Bobbie launches online database to connect qualified women with speaking engagements

David Rosen
Founder of MassInno, Bobbie Carlton launches Innovation Women
Bobbie Carlton, founder of Carlton PR and Marketing (Photo: David Rosen)

Innovation Women, a new online speaker’s bureau for women, is guided by a simple yet powerful principle: “Visibility Equals Opportunity.”

The bureau helps entrepreneurial, technical and innovative women advance themselves by securing speaking engagements at which the share their stories and connect with potential customers, partners and investors.

Innovation Women was created by Bobbie Carlton, founder of Carlton PR and Marketing in Woburn and creator of Mass Innovation Nights, a free monthly product launch party and networking event that helps start-ups as well as large companies showcase new products. Since 2009, it has helped launch more than 800 products.

Carlton said she created Innovation Women because she has observed over the years that speakers at technical conferences and other forums are almost always men. When she asks event sponsors why their panels rarely include women, they tell her it’s because they have difficulty finding qualified female speakers.

Through crowd sourcing, Carlton raised $22,000 to launch the Innovation Women website at the end of 2014. Since then, more than 500 women have posted profiles summarizing their backgrounds, discussing their passions, telling their stories and listing topics on which they are qualified to speak.

The annual speaker registration fee is $100. Event sponsors register free of charge to search the speaker database.

Carlton says the lack of visibility for women in public forums puts them at a serious disadvantage when it comes to developing their businesses and advancing their careers.

On the Web

Innovation Women: www.innovationwomen.com

Mass Innovation Nights: mass.innovationnights.com

“Innovation Women addresses this issue by providing an online bureau where event sponsors can find women speakers,” she said. “Speaking confers credibility and an expert status and allows people to see how you think on your feet.”
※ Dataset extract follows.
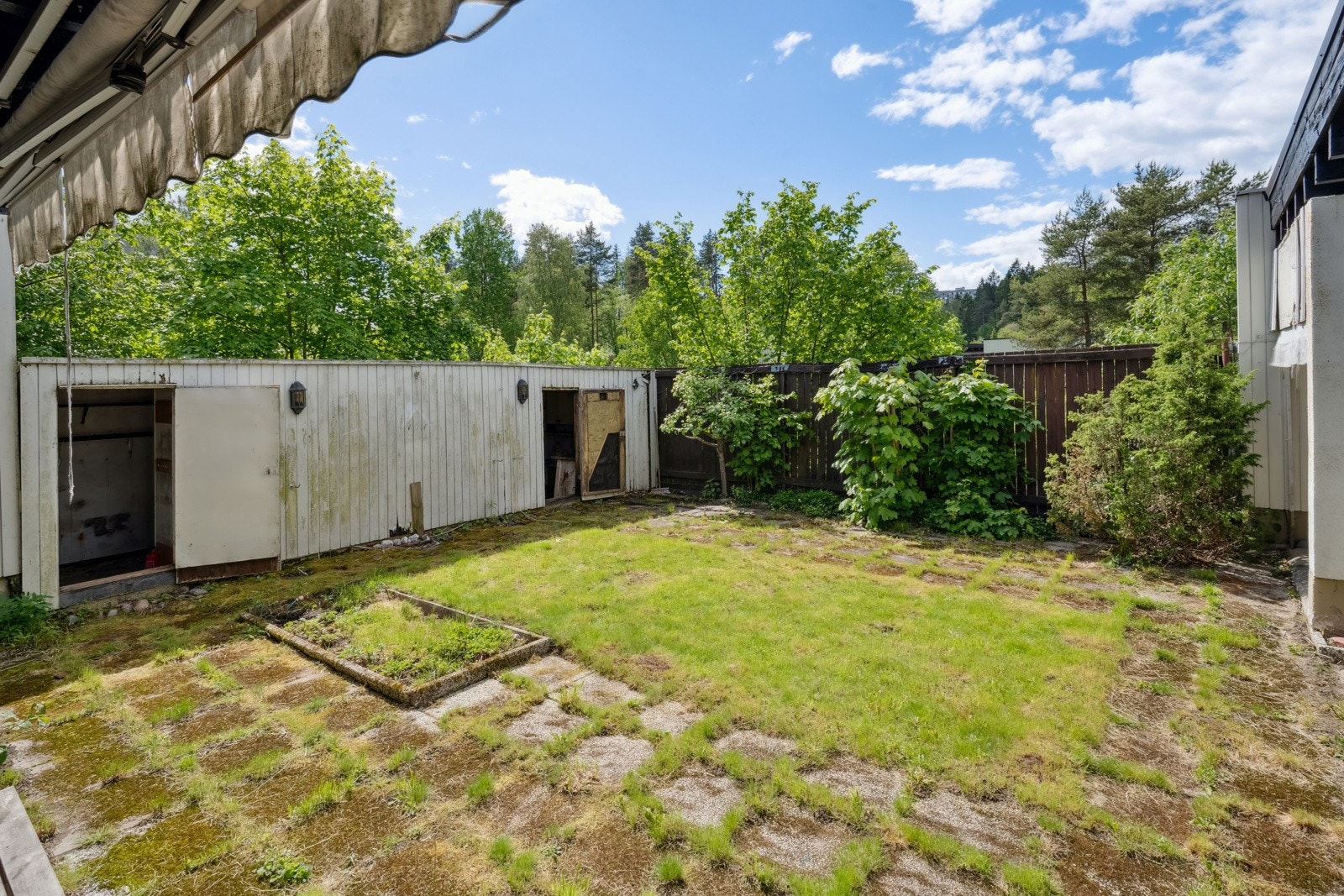 Lag din egen oase av møbler, blomster, øvrig beplantning i atriumet. Galleribilde
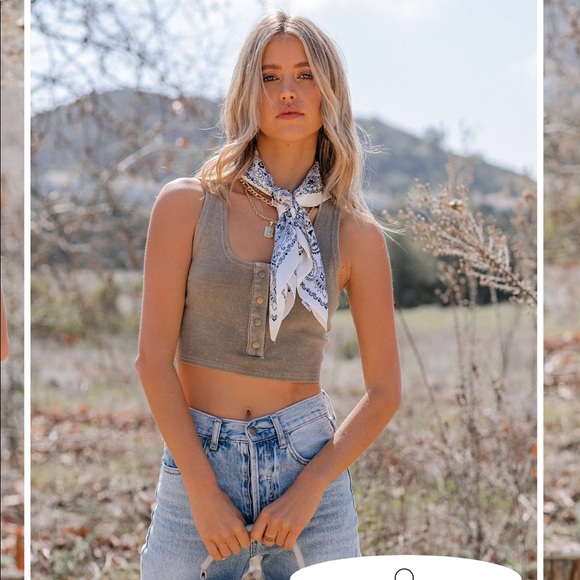 Crop top purchased from Vici - Picture 1 of 11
Unlike traditional speakers’ bureaus that only offer speakers who get paid, Innovation Women also lists qualified women willing to speak without a fee in order to gain visibility. Doing so, Carlton says, enables them to participate in local events and numerous social networking groups, including meetups, TEDx and Evenbrite.

Innovation Women generated its first match just two days after the website was launched.
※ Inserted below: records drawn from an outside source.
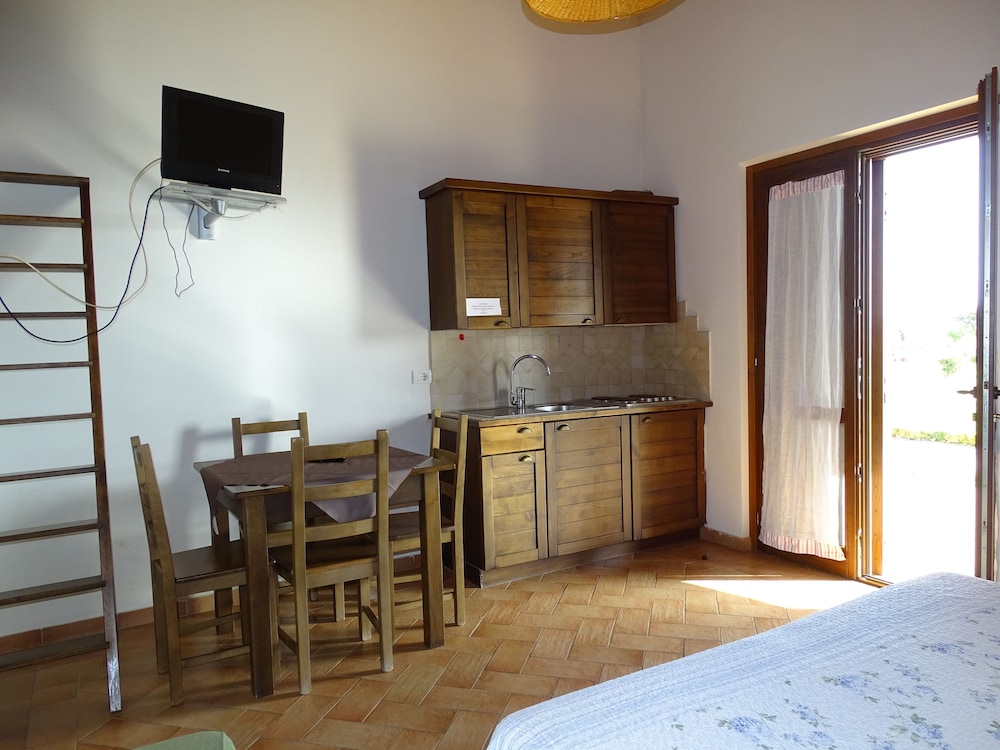 Studio, Kitchenette photo 3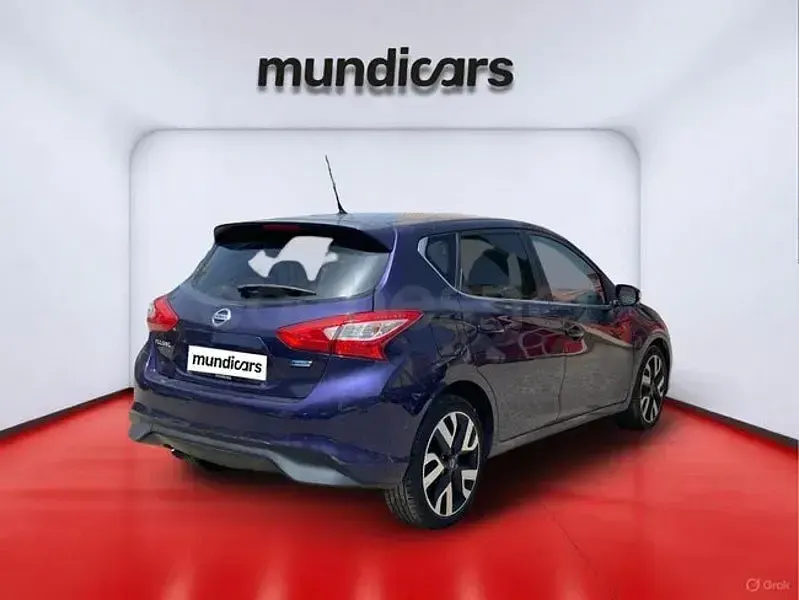 Usado Nissan Pulsar Tekna 110 CV (80 kW) 2016 Violeta / lila Utilitario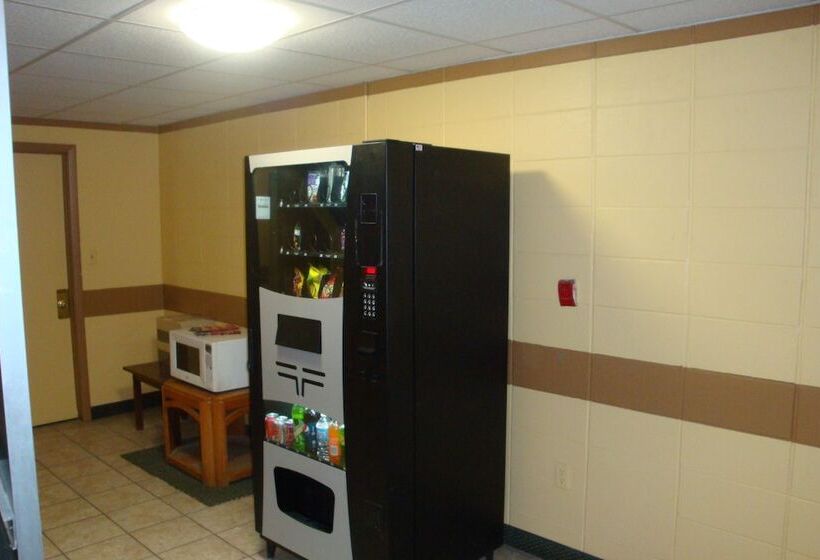 ホテル Economy Inn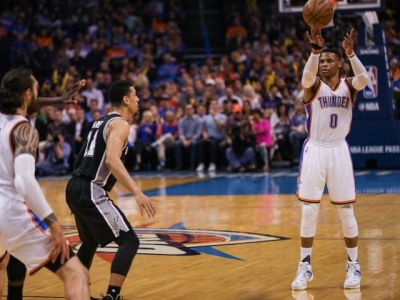 Spurs zmazali 21-bodové manko, Westbrook s 39. triple-double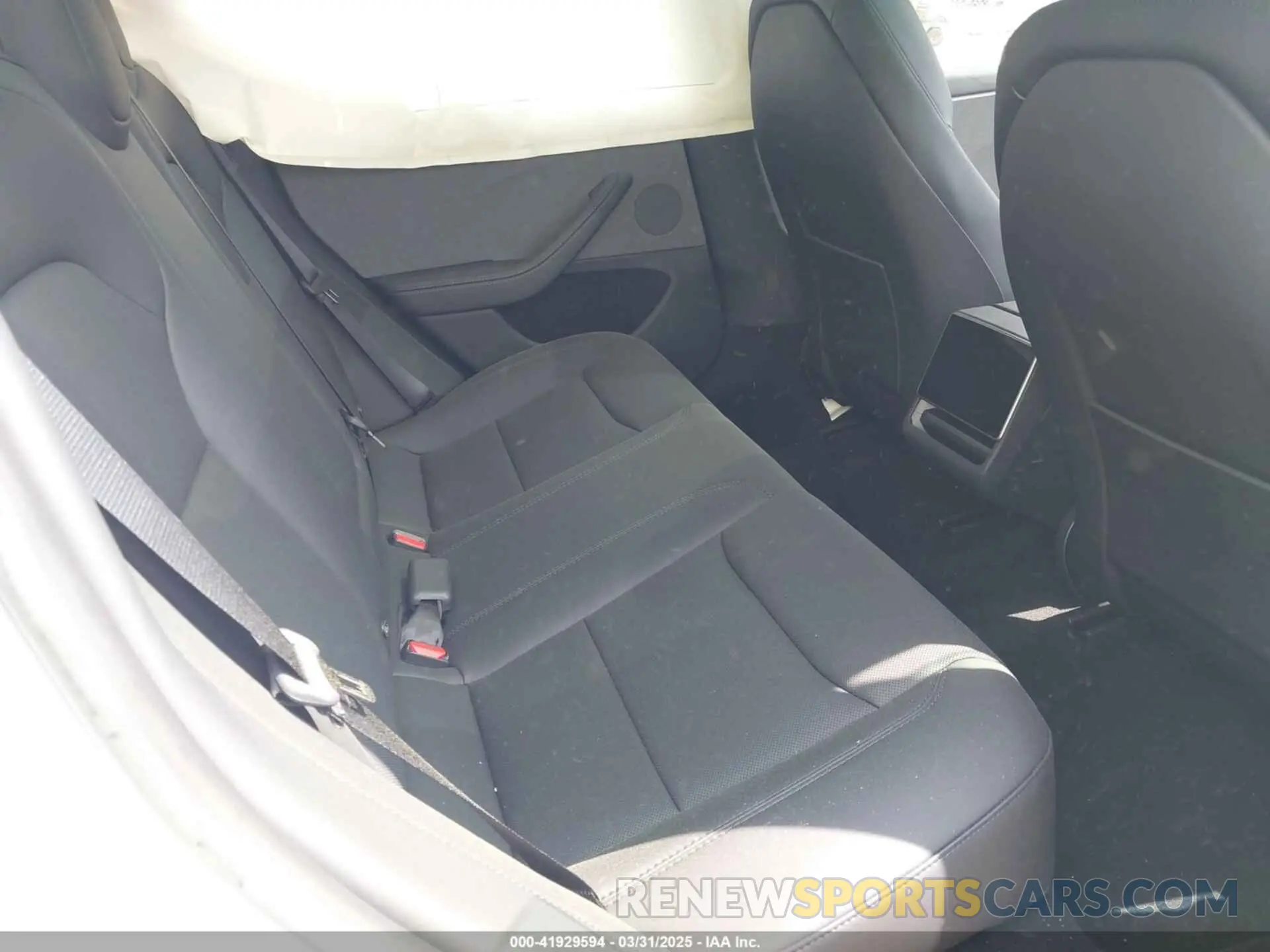 8 fotografías del automóvil dañado 5YJ3E1EAXSF929042 TESLA MODEL 3 2025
“The Capital Network, which organizes RamenCamp, was looking for someone to moderate one of its panels,” Carlton said. “They wanted someone who could guide the conversation around team formation. Looking on our site, TCN found Mary and invited her. She immediately accepted.”

Mary later told Carlton that while she receives many invitations to speak all over the world, she rarely is asked to speak in her own backyard.

By helping qualified women get speaking engagements, Carlton hopes, over time, to increase the pool of women considered to serve on corporate boards, in senior company management positions and as partners in venture capital firms. She notes that, according to a Babson College study, the percentage of women now in such positions is shockingly low:

  • Only 16.7 percent of Fortune 1000 Companies have a woman on their board.
  • Over the last 15 years, the number of female venture capital partners has declined from 10 percent to 6 percent.
  • Eighty-five percent of the companies that get venture funding have no women on their senior management team.

“There are lots of qualified women out there,” Carlton said. “I’m helping them be seen so that they can be found.”